Amazon’s $200,000 contribution to the Seattle Metropolitan Chamber of Commerce’s Civic Alliance for a Sound Economy (CASE) comes amid a tumultuous and changing relationship between the company and the city where it has some 45,000 employees.

The contribution was made on March 7 and disclosed Friday as part of CASE’s regular monthly report to the Seattle Ethics and Elections Commission. CASE had more than $485,000 in its account at the end of March.

“They’re the city’s largest private employer and like all of CASE’s members they’re really focused on supporting candidates who are accountable, and back-to-basics governing,” said CASE executive director Markham McIntyre.

Amazon has been a contributor to CASE since 2013, the first year the organization became closely involved in city elections, McIntyre said. The company gave the committee $365,000 during the 2017 election cycle. CASE poured much of that money into the successful mayoral campaign of Jenny Durkan.

The company has made more than $850,000 in contributions to Seattle campaigns and candidates since 2013, according to the city’s contributions database. (That total does not count contributions by individual Amazon employees or Amazon’s political spending beyond the city.)


“We’ve consistently supported organizations and initiatives connected to issues, such as transportation, housing, and education, that affect our business and our employees in Seattle and the region,” said Amazon spokesman Aaron Toso. “We work with CASE and the broader community to help ensure that Seattle is focused on pragmatic solutions to our most challenging issues and the opportunities that are ahead.”

CASE has yet to make endorsements for the 2019 election. McIntyre said the group is waiting until the filing deadline, May 17. More than 50 people have so far declared their candidacy for the seven open council district seats. Only three incumbents are running for reelection.

Amazon, like other CASE members and contributors, will participate in the endorsement process, McIntyre said.
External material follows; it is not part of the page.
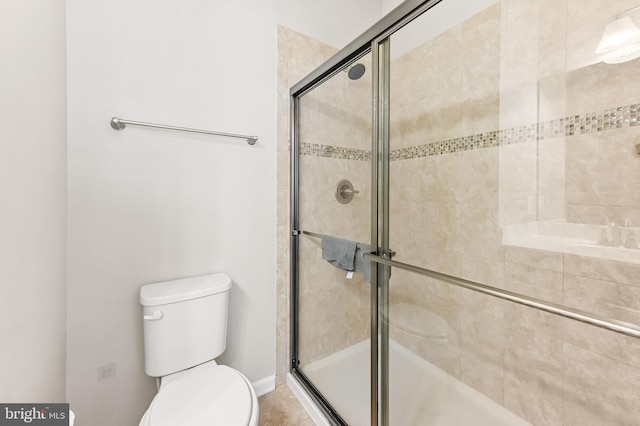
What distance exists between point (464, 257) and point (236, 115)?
139 centimetres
“It’s a big deal contribution, let’s not sugarcoat it,” said one Seattle political insider. “When a company like Amazon makes a statement like that, other businesses peg the amount they give to that, which bodes well for CASE.”

Businesses and other contributors can give no more than $250 directly to council candidates that accept the city’s democracy vouchers, and no more than $500 to candidates who don’t accept the vouchers. There is no such limit on contributions by so-called independent expenditure committees, such as last year’s No Tax On Jobs committee, which campaigned against the city’s short-lived head tax and raised $25,000 from Amazon.

That campaign was in response to a proposed per-employee tax the city council passed to raise money for housing and homeless services. It was the point at which Amazon’s discontent with city leaders spilled out into the open.


Amazon threatened to pause construction on a new office tower and to sublease another tower it planned on occupying if the city went ahead with the tax. The city council ultimately reversed itself. Amazon confirmed earlier this year it is subleasing Rainier Square tower anyway.

It is also moving a division with several thousand employees from Seattle to Bellevue over the coming four years. And it is building what it calls a second headquarters in Virginia. At the same time, the company continues to grow in Seattle, with nearly 10,800 job openings in the city and 2 million square feet of new office space under construction.

McIntyre said CASE members — and Seattle voters at large, according to its polling data — are first and foremost concerned with the ongoing homelessness crisis.

“It’s not just about raising more revenue,” he said, suggesting Seattle should focus on programs that are already working here and elsewhere.

Other top issues are transportation, and housing and land-use policy, McIntyre said.